As the song ended, a group of three maidens, entwined with a chain of starred flowers, and who, while they imitated, might have shamed the Graces, advanced towards him in the gliding measures of the Ionian dance: such as the Nereids wreathed in moonlight on the yellow sands of the AEgean wave--such as Cytherea taught her handmaids in the marriage-feast of Psyche and her son.
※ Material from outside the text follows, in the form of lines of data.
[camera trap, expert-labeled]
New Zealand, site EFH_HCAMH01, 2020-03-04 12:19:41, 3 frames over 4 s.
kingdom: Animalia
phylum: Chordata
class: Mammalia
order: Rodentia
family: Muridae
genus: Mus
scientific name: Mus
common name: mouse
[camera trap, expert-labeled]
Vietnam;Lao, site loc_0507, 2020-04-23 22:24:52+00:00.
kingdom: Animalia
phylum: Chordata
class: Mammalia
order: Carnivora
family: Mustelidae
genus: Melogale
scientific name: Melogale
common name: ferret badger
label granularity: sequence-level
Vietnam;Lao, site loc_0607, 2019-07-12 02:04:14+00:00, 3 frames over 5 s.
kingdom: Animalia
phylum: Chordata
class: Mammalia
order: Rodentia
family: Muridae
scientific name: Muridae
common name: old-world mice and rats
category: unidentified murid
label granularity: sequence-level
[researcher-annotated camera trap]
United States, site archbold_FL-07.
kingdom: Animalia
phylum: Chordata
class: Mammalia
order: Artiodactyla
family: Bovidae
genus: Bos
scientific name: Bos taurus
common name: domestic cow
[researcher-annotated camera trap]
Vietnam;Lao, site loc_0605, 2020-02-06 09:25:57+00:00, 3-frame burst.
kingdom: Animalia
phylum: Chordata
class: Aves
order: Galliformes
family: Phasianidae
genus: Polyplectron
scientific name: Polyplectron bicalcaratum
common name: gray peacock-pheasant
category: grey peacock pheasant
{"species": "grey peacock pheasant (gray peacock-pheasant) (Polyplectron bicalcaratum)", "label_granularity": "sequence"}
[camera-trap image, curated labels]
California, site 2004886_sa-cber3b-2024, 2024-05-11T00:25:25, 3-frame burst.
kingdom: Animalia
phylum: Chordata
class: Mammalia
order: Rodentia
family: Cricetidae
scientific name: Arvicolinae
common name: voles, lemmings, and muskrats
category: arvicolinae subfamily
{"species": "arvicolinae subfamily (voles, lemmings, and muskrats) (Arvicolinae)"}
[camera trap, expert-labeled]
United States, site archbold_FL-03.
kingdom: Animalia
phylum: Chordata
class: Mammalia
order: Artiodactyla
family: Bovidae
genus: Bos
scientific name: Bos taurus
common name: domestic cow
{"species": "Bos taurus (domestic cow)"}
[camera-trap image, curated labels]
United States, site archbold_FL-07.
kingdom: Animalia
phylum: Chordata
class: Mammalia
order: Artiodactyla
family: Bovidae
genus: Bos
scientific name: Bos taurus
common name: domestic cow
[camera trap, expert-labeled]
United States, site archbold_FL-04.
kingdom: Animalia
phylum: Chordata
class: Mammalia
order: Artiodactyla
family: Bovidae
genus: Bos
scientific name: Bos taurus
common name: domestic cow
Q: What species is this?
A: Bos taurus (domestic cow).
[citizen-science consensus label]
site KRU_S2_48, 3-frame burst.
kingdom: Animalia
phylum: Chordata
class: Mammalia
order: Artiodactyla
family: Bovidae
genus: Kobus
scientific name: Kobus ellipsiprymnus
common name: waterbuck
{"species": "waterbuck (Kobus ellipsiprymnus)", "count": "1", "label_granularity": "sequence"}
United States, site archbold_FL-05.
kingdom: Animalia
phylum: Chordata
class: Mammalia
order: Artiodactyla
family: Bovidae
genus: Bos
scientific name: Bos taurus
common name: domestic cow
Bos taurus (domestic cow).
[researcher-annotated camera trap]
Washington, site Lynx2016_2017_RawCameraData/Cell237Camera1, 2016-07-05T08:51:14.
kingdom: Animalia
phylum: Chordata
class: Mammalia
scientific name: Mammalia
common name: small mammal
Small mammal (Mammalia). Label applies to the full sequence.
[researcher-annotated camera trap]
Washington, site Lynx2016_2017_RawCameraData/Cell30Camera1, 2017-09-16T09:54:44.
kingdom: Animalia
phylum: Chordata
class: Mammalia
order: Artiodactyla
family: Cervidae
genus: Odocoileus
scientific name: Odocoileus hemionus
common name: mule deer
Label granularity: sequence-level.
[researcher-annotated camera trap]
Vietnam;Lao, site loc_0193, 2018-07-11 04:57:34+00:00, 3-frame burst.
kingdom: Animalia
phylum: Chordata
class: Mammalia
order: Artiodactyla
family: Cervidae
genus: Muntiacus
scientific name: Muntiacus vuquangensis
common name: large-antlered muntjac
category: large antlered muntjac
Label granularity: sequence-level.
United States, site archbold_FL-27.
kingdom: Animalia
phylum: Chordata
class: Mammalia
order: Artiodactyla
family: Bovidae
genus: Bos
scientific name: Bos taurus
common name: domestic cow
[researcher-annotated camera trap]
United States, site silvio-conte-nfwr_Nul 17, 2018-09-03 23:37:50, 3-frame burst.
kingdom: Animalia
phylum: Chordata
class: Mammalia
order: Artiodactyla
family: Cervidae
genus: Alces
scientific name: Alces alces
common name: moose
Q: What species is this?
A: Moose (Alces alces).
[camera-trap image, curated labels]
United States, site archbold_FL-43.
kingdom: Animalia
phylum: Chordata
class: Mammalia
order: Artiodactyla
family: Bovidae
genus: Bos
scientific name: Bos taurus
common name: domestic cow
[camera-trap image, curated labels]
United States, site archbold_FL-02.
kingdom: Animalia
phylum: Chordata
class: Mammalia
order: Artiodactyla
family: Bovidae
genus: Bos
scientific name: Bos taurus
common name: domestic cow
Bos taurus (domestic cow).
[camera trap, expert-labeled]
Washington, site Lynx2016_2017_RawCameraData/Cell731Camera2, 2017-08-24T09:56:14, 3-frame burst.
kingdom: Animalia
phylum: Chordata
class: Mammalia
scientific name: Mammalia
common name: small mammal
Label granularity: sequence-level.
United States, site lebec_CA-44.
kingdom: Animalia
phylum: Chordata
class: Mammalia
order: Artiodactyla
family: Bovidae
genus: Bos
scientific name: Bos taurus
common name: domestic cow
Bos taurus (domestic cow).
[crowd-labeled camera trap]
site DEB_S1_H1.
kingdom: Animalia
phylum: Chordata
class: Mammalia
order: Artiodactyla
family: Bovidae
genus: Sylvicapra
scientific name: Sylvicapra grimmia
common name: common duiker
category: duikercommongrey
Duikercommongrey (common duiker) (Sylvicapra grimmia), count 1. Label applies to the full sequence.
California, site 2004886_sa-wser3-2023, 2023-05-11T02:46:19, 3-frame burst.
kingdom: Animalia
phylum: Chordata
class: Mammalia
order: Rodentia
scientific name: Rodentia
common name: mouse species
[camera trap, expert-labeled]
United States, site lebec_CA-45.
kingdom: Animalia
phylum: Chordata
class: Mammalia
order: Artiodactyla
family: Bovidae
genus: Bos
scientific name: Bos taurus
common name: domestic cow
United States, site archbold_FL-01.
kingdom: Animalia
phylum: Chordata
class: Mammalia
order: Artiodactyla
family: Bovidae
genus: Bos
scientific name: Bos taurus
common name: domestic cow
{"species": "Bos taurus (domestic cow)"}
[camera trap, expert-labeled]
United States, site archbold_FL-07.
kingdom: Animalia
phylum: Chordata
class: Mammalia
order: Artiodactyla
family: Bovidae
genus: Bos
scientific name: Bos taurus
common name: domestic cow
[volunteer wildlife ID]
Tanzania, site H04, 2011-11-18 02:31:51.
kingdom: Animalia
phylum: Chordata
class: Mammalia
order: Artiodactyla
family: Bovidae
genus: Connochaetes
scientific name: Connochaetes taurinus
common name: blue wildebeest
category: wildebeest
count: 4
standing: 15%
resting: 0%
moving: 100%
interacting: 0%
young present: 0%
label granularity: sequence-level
Now approaching, they wreathed their chaplet round his head; now kneeling, the youngest of the three proffered him the bowl, from which the wine of Lesbos foamed and sparkled. The youth resisted no more, he grasped the intoxicating cup, the blood mantled fiercely through his veins. He sank upon the breast of the nymph who sat beside him, and turning with swimming eyes to seek for Arbaces, whom he had lost in the whirl of his emotions, he beheld him seated beneath a canopy at the upper end of the table, and gazing upon him with a smile that encouraged him to pleasure. He beheld him, but not as he had hitherto seen, with dark and sable garments, with a brooding and solemn brow: a robe that dazzled the sight, so studded was its whitest surface with gold and gems, blazed upon his majestic form; white roses, alternated with the emerald and the ruby, and shaped tiara-like, crowned his raven locks. He appeared, like Ulysses, to have gained the glory of a second youth--his features seemed to have exchanged thought for beauty, and he towered amidst the loveliness that surrounded him, in all the beaming and relaxing benignity of the Olympian god.